The earliest doctoral degrees (theology, law, and medicine) reflected the historical separation of all university study into these three fields. Over time the Doctor of Divinity has gradually become less common and studies outside theology, law, and medicine have become more common (such studies were then called "philosophy", but are now classified as sciences and humanities – however this usage survives in the degree of Doctor of Philosophy).

Throughout much of the academic world, the term Doctor refers to someone who has earned a doctoral degree (highest degree) from a university. This is normally the Doctor of Philosophy, abbreviated PhD (sometimes Ph.D. in North America) from the Latin Philosophiae Doctor or DPhil from its English name, or equivalent research doctorate

 In the US it similarly became customary to use post-nominals rather than the title of Doctor when addressing letters. All those with doctoral degrees continued to use the title professionally and socially.

In many English-speaking countries, it is common to refer to physicians by the title of doctor, even when they do not hold a doctoral level qualification. 
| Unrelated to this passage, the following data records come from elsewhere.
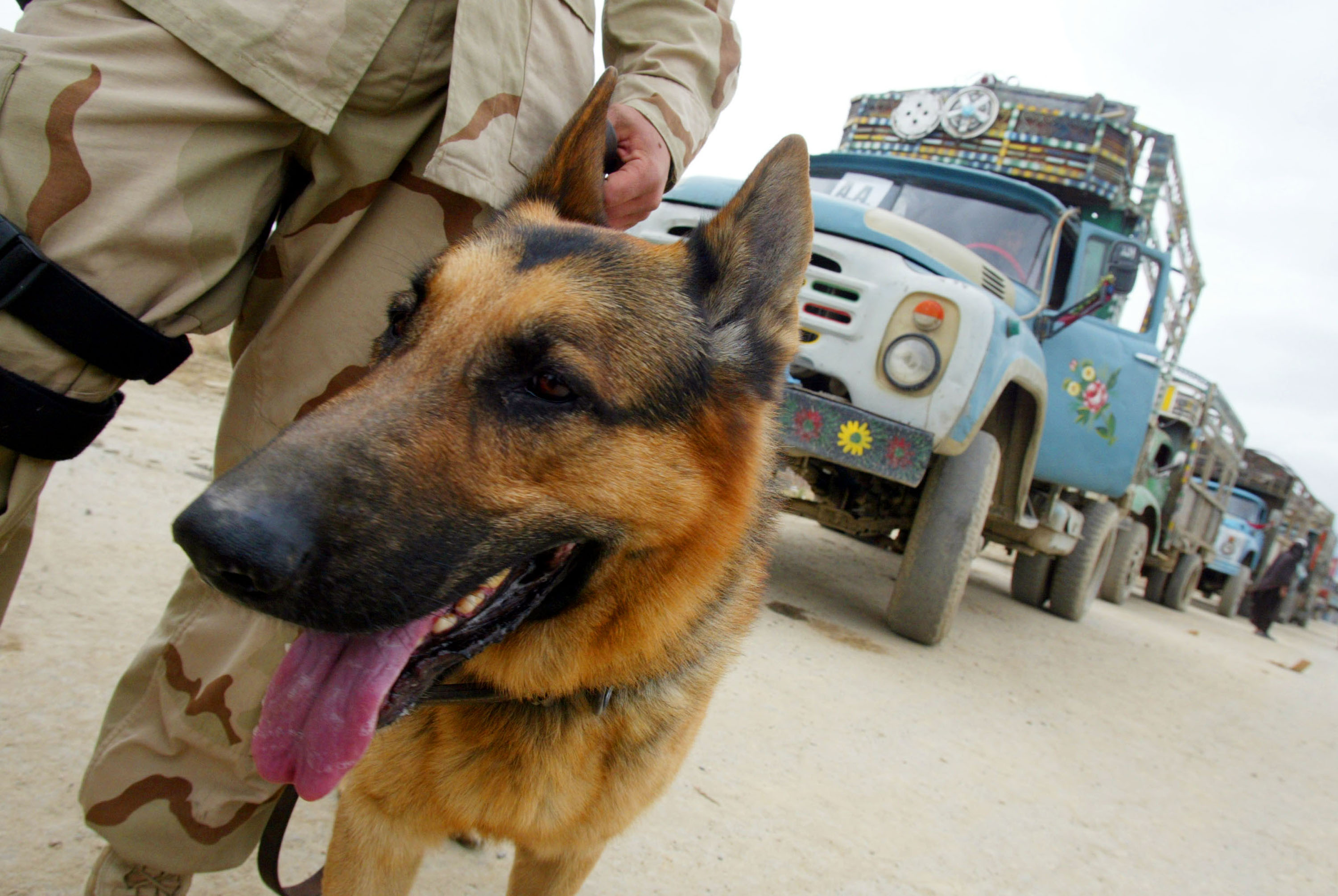 Hero German Shepherd Saves Entire SAS Crew From ISIS Ambush GettyImages 706647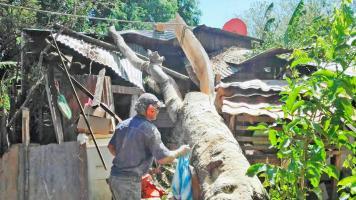 Este árbol cayó sobre el cuarto de dos menores que resultaron ilesos en Santa Cruz, Guanacaste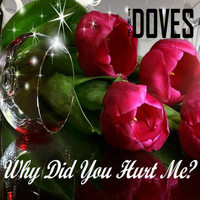 The Doves - Why Did You Hurt Me?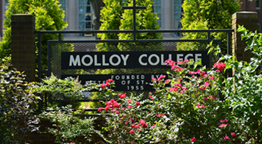 Molloy College Supports International Students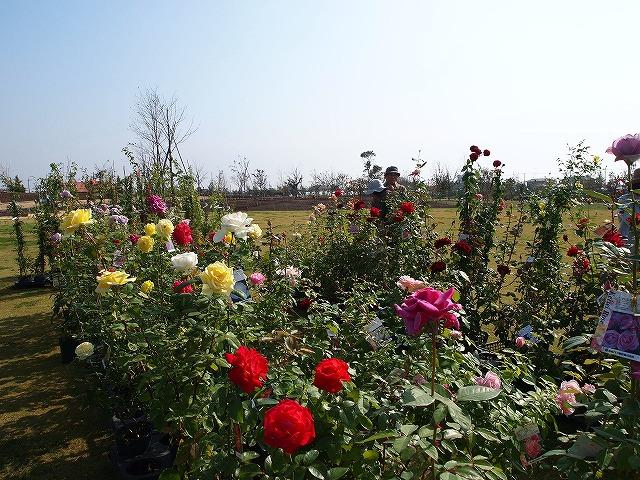 005花菜ガーデン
In the United States, the use of the title "Doctor" is dependent upon the setting. The title is commonly used socially by physicians and those holding doctoral degrees...Although the usage of the title by Ph.D. graduates has become common, its use socially by holders of professional doctorates (other than those noted [e,g., MD]) is neither explicitly endorsed nor explicitly discouraged by writers on etiquette. 

A few comments: the article notes, without comment, the White House uses the title for Jill Biden with an EdD without comment. You have to read into context here. There would be no reason to point that out if usage with a professional doctorate if consistent with prior context. The title 'Dr.' is tied to the highest/academic/research degree; in the U. Delaware chart above, we show the target employer is a university for the PhD graduate. In academia, universities offer graduate degrees. My first alma mater, OLLU, used to use the name "College" [I think it's used on my diploma, even though I'm pretty sure they had graduate programs in education and social work at the time.]

Oddly, during the whole Twitter debate, it was an MD who pointed out "doctor" was linked to teaching, and that's not the function of an MD. The MD degree also does not require original research. There's a whole discussion over whether physicians should use the title, or simply append their MD credential.

So, some general conclusions: I think the whole common "If you're not an MD, don't use the title" is a stupid talking point, completely inconsistent with the history of title usage. Second, Biden's use of the title is misleading, non-standard and ill-advised; this is clear by literally hundreds of Biden tweeters inferring she has a PhD instead of an EdD, not knowing the difference. It's obvious from the University of Delaware's own chart, which degree is more rigorous and prestigious. I think it's admirable that Biden sought to earn an advanced degree, but I would respect her accomplishment more if she had earned a PhD. I'm not obsessed with her using the title; it's annoying, but it doesn't diminish my own achievements. But if she wants to earn my respect, she needs to do real peer-reviewed research.